Ничего сладкого у нас не нашлось, зато были сигареты, и еще оставалась текила.
Мы перешли на балкон.
Эстебан посмотрел на нас и покачал головой.
— Они не доверяли вам. Вы тут совсем недавно. Сволочи. Неблагодарные сволочи. Я им покажу! — погрозил он и, громко топая, пошел к себе в номер в восточном крыле мотеля.
— Напился, — сказала я Пако.
— Нет, это для него пустяки, — ответил он.
То ли я оказалась права, то ли у Эстебана было какое-то серьезное душевное заболевание, но только через несколько минут он вышел из своей комнаты с охотничьим карабином и принялся палить в сторону леса, крича: «Chinga tu madre!»[15] и другие непристойности.
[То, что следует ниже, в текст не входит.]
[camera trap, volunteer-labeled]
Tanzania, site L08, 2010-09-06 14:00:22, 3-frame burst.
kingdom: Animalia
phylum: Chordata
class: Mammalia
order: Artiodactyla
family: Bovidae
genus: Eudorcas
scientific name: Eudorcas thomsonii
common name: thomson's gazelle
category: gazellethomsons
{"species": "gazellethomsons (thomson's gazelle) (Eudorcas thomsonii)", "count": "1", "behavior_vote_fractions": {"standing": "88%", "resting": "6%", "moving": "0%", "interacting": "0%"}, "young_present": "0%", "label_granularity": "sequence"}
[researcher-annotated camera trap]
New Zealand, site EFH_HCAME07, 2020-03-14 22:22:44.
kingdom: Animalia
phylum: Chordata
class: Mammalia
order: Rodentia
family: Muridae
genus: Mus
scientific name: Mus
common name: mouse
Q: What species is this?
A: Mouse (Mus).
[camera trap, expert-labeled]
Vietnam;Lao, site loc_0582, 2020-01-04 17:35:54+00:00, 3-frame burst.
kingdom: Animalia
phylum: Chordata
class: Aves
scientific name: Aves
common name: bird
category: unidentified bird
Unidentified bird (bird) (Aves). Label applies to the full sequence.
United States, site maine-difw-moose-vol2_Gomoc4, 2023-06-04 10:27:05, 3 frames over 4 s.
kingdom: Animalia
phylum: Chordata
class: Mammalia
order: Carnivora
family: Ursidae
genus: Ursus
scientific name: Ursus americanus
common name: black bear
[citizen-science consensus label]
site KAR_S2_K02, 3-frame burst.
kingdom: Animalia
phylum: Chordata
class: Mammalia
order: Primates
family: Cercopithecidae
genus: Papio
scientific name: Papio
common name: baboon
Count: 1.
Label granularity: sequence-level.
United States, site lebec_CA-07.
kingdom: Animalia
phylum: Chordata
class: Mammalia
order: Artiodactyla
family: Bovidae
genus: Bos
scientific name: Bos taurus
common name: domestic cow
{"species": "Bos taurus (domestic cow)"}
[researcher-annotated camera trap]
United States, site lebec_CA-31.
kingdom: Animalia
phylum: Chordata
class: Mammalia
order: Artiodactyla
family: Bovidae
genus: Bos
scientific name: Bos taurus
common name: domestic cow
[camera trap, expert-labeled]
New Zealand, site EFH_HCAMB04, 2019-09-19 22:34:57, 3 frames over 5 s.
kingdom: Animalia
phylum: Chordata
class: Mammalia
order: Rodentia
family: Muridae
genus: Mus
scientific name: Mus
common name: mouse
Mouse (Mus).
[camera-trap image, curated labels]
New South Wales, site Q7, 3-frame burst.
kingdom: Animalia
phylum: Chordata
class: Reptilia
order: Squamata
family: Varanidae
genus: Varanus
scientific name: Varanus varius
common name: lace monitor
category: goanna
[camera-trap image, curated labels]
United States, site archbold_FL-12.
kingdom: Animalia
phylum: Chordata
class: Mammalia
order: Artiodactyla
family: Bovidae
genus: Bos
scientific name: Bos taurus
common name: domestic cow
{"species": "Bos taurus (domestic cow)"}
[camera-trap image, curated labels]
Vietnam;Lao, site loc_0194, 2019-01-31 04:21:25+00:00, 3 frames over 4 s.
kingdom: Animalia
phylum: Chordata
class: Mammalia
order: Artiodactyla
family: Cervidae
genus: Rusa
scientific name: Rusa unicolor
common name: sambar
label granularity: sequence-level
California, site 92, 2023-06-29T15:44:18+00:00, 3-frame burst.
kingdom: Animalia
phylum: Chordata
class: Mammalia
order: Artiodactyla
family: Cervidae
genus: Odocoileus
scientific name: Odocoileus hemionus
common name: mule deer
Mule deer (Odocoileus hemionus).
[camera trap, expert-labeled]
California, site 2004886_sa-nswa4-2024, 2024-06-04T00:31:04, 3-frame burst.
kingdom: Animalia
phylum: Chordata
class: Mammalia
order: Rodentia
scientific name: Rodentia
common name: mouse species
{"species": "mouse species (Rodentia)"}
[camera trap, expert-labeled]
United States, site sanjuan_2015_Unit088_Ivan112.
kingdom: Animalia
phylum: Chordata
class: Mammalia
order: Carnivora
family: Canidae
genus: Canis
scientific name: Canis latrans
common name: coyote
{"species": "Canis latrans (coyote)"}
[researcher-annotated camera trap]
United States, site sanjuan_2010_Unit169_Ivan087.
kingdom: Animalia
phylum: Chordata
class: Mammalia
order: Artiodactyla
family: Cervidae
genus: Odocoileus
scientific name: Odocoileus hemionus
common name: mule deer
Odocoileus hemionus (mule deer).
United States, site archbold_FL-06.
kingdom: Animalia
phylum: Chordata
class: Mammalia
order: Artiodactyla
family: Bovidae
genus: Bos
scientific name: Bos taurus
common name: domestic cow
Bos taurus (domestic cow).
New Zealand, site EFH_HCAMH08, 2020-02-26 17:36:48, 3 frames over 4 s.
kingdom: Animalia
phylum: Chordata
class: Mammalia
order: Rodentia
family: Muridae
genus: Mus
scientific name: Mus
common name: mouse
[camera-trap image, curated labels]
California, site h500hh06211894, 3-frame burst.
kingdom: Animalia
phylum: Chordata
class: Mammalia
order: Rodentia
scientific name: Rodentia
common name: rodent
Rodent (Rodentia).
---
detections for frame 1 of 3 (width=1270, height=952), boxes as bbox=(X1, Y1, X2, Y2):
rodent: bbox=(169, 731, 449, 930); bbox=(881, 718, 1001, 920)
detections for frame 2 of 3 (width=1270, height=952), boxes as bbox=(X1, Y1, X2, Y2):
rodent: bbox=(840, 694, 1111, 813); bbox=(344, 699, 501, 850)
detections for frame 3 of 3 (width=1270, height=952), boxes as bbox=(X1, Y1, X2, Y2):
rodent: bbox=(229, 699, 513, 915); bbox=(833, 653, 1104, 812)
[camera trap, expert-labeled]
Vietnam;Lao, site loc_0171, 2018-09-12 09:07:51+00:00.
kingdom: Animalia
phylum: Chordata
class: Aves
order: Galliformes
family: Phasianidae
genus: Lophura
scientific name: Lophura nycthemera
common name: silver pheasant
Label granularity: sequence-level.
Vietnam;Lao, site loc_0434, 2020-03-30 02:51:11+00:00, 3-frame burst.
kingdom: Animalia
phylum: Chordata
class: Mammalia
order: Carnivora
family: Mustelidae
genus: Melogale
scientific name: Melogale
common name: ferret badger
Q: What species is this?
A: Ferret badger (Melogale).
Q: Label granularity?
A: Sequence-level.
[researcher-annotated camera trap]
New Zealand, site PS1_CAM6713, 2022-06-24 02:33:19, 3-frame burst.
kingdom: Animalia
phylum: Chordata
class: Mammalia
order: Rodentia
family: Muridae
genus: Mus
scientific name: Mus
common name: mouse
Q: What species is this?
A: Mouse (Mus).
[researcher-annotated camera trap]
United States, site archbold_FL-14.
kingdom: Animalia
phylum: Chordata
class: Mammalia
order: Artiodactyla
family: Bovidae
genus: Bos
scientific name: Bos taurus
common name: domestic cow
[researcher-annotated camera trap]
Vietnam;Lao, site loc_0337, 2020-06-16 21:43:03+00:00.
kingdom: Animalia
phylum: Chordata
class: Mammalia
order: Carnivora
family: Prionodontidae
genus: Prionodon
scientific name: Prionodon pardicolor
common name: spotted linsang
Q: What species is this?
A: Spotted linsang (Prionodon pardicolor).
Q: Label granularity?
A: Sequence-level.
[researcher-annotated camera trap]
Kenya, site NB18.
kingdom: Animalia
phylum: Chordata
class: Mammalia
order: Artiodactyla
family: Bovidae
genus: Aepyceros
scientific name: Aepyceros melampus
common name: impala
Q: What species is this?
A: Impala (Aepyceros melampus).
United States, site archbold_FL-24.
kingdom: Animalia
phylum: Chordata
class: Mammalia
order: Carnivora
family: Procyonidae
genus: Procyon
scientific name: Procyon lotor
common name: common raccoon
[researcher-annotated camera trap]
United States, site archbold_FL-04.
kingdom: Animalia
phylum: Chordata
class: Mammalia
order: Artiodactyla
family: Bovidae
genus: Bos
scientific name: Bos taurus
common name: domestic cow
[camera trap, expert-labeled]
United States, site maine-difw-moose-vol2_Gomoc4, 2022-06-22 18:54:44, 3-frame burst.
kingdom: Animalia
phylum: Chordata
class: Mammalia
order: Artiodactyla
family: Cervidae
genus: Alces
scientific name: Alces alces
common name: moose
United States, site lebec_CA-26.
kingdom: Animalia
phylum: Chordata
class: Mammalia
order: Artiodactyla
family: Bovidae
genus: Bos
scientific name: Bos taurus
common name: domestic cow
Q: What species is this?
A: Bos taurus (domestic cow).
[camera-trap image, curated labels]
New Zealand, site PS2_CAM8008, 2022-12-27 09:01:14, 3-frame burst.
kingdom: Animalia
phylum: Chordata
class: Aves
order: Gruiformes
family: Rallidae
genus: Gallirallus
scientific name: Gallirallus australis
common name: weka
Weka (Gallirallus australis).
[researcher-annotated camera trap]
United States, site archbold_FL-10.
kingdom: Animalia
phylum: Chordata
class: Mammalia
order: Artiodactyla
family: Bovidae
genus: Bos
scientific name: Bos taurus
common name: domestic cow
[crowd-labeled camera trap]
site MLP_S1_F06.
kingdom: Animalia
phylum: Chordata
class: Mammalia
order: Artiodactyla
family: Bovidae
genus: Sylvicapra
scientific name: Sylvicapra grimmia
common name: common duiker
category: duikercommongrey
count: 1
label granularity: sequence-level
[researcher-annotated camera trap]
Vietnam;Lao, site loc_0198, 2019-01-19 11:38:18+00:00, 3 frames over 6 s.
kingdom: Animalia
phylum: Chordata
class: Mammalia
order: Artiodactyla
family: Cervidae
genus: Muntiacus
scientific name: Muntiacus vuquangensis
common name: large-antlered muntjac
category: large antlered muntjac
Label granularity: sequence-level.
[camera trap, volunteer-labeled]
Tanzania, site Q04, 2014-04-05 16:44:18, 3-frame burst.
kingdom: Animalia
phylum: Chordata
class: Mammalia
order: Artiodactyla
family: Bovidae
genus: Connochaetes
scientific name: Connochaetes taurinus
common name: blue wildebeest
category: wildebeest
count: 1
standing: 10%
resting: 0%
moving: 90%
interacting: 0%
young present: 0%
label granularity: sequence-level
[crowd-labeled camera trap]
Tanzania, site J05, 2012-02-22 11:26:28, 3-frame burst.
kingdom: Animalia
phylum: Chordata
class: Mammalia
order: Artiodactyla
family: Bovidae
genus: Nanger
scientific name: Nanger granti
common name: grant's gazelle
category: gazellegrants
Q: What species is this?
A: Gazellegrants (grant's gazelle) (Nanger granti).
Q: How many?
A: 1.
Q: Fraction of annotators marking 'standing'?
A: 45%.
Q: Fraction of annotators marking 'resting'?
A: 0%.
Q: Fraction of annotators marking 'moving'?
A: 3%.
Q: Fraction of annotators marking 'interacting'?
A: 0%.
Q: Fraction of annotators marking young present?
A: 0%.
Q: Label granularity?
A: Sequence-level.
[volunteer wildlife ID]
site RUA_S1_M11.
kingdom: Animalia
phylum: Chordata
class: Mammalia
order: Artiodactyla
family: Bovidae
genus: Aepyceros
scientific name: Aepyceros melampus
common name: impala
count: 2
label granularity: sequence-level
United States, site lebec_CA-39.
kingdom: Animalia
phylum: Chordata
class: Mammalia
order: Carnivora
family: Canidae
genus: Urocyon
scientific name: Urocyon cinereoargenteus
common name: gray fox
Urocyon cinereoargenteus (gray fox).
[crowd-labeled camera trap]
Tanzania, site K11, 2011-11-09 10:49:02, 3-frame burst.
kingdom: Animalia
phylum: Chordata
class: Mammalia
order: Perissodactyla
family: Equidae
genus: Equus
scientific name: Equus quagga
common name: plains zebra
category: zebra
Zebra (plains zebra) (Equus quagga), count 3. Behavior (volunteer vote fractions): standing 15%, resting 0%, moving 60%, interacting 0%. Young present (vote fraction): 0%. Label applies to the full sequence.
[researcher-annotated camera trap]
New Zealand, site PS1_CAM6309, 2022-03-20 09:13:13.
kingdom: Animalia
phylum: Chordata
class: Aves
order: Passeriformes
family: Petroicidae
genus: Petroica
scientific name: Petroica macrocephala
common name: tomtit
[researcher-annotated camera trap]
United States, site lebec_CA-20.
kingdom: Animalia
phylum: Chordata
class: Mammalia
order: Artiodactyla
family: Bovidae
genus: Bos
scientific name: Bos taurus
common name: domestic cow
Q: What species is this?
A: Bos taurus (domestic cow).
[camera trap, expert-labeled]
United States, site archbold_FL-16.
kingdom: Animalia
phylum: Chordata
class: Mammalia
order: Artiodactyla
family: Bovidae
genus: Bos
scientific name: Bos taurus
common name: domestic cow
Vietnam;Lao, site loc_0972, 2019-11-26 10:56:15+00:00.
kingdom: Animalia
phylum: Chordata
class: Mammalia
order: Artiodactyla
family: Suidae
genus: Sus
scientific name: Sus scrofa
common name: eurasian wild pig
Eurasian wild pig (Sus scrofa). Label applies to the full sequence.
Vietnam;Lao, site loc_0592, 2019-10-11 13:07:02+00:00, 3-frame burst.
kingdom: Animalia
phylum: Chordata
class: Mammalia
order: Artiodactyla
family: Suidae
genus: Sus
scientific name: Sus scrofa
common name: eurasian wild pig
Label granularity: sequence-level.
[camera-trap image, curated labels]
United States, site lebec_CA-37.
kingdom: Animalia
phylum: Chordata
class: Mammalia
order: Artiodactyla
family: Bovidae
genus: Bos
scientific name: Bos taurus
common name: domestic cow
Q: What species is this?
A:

Выпалил, наверно, раз шесть. Потом ему, видимо, надоело, он ушел к себе, включил магнитофон на полную мощность и стал подпевать мексиканской польке или просто выкрикивать слова, стараясь перекричать электрические аккордеоны.
— Отвратительное место. Надо было ехать с ними в Лос-Анджелес, — сказал Пако с досадой.
— Тебе, — ответила я, — а мне нужно быть здесь.
Чувствуя, что я чего-то недоговариваю, Пако долго смотрел на меня.
— Расскажи мне, — попросил он наконец.
— Да нечего тут рассказывать. — Я устало махнула рукой.
— О, вот эту я знаю, — обрадовался Пако.
Я прислушалась к незнакомой мелодии:
— А я — нет.
— Да что ты! Называется «Танец призраков», очень известная. Это про День мертвых,[16] — объяснил Пако, смерив меня скептическим взглядом.
— Кровь и смерть! Кровь и смерть! — кричал наш работодатель, пока совсем не охрип.
Наконец магнитофон выключили, кто-то, видимо, помог Эстебану улечься в постель.
Небо прояснилось. Между ветвями голубой ели висел Марс, рядом с ним Венера, а потом начинался огромный стеклянистый берег звезд, Via Lactea, Млечный Путь.
— А! К черту всё! Пошли укладываться, — сказала я.
Пако улыбнулся.
— Порознь, — сочла я необходимым внести ясность.
— Конечно, — ответил он с еще более широкой улыбкой.
Но ни один из нас не двинулся с места.
Так мы и сидели на балконе, курили, глядя на Млечный Путь, слушали тишину. Мне было необычайно спокойно и легко в этом городе, где нашел приют мой отец, где жил и любил.
— Такой покой долго не продлится, — вздохнула я.
— Это верно, — согласился Пако.
Покой не может длиться долго, потому что кровь и смерть всегда где-то рядом.
— Кровь и смерть, — прошептала я, и Пако ухмыльнулся.